WAGON WHEELS (aka: FIGHTING CARAVANS)
(director: Charles Barton; screenwriters: based on a Zane Grey story/Jack Cunningham/Charles Logan; cinematographer: William Mellor; editor: Carl A.Buss; music: John Leipold; cast: Randolph Scott (Clint Belmet), Gail Patrick (Nancy Wellington), Billie Lee (Sonny Wellington), Raymond Hatton (Jim Burch), Olin Howland (Bill O’Leary), Jan Duggan (Abby Masters), Leila Bennett (Hetty Masters),Monte Blue (Kenneth Murdock); Runtime: 56; MPAA Rating: NR; producer: Harold Hurley; Lions Gate Home Entertainment; 1934)
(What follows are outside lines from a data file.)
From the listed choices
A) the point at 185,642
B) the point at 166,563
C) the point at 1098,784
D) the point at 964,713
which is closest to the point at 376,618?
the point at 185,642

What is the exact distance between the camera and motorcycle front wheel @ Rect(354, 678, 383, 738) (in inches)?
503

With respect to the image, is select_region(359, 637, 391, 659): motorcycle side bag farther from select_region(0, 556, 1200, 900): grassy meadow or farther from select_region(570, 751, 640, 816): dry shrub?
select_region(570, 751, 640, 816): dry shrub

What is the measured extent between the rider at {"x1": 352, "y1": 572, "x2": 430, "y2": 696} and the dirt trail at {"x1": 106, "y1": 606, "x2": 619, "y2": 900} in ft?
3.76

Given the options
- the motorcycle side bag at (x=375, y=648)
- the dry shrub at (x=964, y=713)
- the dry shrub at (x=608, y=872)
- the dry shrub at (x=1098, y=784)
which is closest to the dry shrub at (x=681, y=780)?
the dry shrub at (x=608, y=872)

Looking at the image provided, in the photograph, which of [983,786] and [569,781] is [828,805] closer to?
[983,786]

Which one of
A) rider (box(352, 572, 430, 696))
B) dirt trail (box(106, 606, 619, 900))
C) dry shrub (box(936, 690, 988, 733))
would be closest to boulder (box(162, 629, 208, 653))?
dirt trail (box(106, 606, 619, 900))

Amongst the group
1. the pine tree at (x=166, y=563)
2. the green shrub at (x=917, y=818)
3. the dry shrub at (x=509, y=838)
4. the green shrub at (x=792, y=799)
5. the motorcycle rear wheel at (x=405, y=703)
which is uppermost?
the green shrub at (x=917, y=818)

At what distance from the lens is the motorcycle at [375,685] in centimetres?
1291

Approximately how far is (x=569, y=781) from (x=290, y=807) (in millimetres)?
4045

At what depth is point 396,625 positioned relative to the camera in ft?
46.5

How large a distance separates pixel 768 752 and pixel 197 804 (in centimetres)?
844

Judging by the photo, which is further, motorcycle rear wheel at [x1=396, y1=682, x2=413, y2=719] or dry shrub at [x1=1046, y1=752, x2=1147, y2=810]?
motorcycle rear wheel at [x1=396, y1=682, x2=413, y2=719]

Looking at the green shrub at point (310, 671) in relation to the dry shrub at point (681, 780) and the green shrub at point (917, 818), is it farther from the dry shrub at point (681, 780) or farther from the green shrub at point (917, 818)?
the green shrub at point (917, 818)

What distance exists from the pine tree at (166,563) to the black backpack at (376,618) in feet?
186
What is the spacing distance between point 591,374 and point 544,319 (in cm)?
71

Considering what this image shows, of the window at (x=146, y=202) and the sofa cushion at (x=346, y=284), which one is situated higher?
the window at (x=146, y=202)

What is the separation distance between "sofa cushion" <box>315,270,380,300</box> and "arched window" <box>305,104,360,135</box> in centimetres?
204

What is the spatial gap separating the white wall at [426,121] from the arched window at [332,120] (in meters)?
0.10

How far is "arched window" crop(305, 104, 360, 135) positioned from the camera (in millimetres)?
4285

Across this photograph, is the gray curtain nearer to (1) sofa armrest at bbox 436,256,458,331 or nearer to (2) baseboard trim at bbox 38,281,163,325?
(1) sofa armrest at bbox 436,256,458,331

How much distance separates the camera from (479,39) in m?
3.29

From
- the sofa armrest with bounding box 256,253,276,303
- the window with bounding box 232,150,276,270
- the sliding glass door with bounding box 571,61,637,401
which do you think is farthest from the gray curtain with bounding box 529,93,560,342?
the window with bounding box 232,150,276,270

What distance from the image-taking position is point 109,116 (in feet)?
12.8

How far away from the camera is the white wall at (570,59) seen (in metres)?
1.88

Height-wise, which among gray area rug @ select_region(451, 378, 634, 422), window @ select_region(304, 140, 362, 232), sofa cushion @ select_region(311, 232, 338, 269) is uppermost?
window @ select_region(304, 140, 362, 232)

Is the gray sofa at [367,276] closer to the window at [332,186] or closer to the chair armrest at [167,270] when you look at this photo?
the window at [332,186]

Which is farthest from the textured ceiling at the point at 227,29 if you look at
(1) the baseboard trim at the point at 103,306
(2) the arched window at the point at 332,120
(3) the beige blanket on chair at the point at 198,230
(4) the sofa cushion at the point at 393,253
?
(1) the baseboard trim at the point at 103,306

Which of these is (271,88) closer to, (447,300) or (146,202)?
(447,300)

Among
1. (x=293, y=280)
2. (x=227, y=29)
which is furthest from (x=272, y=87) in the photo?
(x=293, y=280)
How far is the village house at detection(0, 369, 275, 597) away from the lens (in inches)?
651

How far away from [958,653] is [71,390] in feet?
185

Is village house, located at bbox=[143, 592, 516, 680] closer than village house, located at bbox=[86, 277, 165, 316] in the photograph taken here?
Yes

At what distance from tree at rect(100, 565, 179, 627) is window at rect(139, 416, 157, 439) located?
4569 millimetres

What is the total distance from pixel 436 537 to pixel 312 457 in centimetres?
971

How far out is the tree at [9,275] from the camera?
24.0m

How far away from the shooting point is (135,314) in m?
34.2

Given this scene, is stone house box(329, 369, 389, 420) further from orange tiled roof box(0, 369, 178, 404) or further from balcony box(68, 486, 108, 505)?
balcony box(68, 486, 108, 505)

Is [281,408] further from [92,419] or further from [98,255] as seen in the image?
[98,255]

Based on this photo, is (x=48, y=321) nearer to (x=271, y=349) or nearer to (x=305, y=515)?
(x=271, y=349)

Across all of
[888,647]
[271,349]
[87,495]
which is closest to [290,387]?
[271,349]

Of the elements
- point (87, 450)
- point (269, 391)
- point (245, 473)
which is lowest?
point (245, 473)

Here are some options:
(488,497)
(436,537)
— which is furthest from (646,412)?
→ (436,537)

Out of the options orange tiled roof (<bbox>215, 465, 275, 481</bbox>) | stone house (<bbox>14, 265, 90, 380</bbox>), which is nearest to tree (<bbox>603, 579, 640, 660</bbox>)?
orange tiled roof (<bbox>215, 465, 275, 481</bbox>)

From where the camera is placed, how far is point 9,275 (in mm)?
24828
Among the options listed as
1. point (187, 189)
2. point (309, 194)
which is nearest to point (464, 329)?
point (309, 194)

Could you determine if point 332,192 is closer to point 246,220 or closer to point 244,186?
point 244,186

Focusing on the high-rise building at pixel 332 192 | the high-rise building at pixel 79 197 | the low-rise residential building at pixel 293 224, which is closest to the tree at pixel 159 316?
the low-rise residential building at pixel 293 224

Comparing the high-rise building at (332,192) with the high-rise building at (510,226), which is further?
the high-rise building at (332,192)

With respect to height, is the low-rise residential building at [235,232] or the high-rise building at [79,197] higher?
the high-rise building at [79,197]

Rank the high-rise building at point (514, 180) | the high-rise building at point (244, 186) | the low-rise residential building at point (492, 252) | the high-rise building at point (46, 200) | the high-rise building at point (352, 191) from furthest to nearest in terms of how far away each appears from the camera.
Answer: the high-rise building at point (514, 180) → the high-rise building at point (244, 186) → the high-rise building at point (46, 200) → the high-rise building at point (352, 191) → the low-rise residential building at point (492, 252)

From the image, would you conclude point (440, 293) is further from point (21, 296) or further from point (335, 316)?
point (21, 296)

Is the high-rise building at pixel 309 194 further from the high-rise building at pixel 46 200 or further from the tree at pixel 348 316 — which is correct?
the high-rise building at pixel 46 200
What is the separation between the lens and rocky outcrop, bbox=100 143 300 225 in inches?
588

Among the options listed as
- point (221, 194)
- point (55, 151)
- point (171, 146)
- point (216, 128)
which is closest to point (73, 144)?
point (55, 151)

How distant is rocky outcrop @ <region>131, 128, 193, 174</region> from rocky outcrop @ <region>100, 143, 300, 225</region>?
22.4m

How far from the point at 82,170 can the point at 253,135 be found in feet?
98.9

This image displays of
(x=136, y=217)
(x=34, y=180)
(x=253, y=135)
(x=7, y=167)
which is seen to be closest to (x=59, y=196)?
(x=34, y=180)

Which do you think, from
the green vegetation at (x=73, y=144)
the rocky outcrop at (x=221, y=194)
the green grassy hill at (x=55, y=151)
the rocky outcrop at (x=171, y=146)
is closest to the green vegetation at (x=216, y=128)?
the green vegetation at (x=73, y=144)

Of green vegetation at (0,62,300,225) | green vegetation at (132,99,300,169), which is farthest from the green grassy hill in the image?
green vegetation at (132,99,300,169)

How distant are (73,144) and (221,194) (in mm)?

Reviewed by Dennis SchwartzSuperior B-Western. Director Charles Barton (“Abbott and Costello Meet Frankenstein”/”Dance With Me, Henry”/”The Shaggy Dog”) keeps the Zane Grey story pioneer spirit alive and friendly. It’s a remake of the successful 1931 Fighting Caravans that starred Gary Cooper (with Wagon Wheels liberally using stock footage from the original and altering the original in many ways, including with a romance).The crisp screenplay is by Jack Cunningham and Charles Logan. It was shot on location in the Sierra Nevada Mountains of California.
In the 1840s, a wagon train leaves from Independence, Missouri, for Powder River, Oregon, with the lure that the hearty settlers are granted free land by the government. The wagon train is led by the no-nonsense chief scout Clint Belmet (Randolph Scott) and the old geezer scouts Bill O’Meary (Olin Howland) and Jim Burch (Raymond Hatton), who reared him. Joining them are the beautiful widow Nancy Wellington (Gail Patrick) and her outgoing 4-year-old son Sonny (Billie Lee), whom Nancy snatched from her wealthy in-laws after they took custody of Sonny when his father died. Nancy goes despite Clint being opposed (but fear not, by the end of the ride they’re planning on getting hitched!). The other central figures who join the wagon train are the sister spinsters just off their dad’s farm in Indiana–the bookish Abby and the hard-working Hettie Masters (Jan Duggan & Leila Bennett)–and the film’s heavy Murdock (Monte Blue). He’s an evil fur trader who is a half-breed who hates whitey and doesn’t want the Oregon Territory settled, which he believes will ruin his profitable fur trading enterprise. Murdock is willing to do anything to prevent the settlers from reaching Oregon, and arranges for the Indians to attack the caravan on the plains. But when that’s stymied, after several settlers lose their lives before Murdock can get the scared settlers to turn back, the treacherous fur trader arranges for an ambush by Indians as the caravan crosses the river into Oregon after spending some time ducking the rain at the Beaver Parks Trading Post. The drunken settlers quickly get sobered up by Clint and fight for their lives to stave off the attack.
There are several lively “campfire” songs, including Duggan performing “Snowy Daisies” and the title track “Wagon Wheels” sung in a group singalong.